Un des penseurs les plus influents de l’Ontario français a fait l’objet d’une «biographie intellectuelle» intitulée Un historien dans la cité: Gaétan Gervais et l’Ontario français. Cet essai de François-Olivier Dorais demeure un jalon majeur de l’historiographie de l’Ontario français, voire du Canada français.

Gaétan Gervais est né à Sudbury le 10 août 1944. Sa jeunesse laisse la trace du «destin menacé des siens et leur inscription dans la durée». Ses études de maîtrise et de doctorat à l’Université d’Ottawa confirment son intérêt pour «une approche plus scientifique d’appréhender le réel».

Sur le plan historiographique, Gaétan Gervais conjugue à la fois l’avers traditionaliste et le revers scientifique, deux facettes favorables à une étude de la condition canadienne-française.
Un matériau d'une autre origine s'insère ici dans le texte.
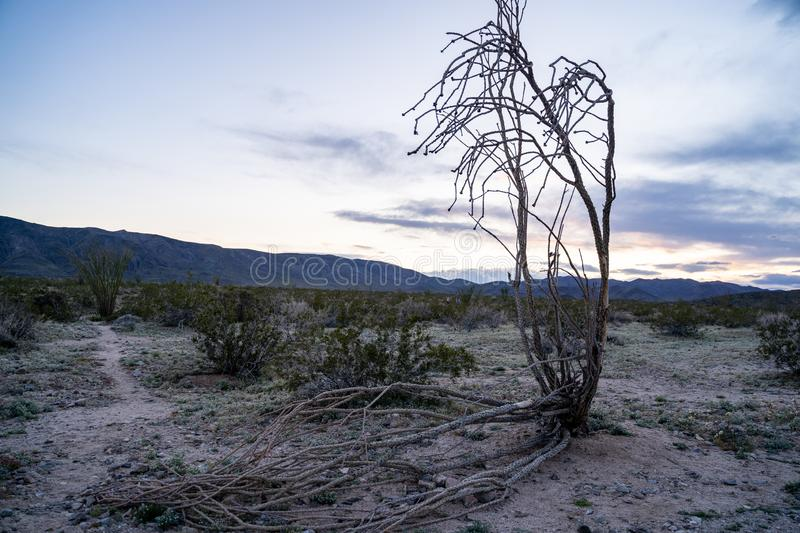 Dead Ocotillo cactus plant lying on the ground at the Ocotillo Patch in Joshua Tree National Park in California at sunset.  royalty free stock images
Assez tôt dans son cheminement, l’historien sudburois soutient que «l’avenir des Franco-Ontariens passe par l’acquisition d’un pouvoir économique». Selon lui, la société franco-ontarienne «doit participer davantage à la société capitaliste nord-américaine et s’y tailler une place de choix».

L’auteur note clairement que le mouvement de la contre-culture des années 1970, si cher aux artistes du Nouvel-Ontario, «marche dans les sentiers battus de la tradition» et que les acteurs de cette mouvance se sont inscrits, «malgré eux, dans la logique du projet de société issu du Canada français».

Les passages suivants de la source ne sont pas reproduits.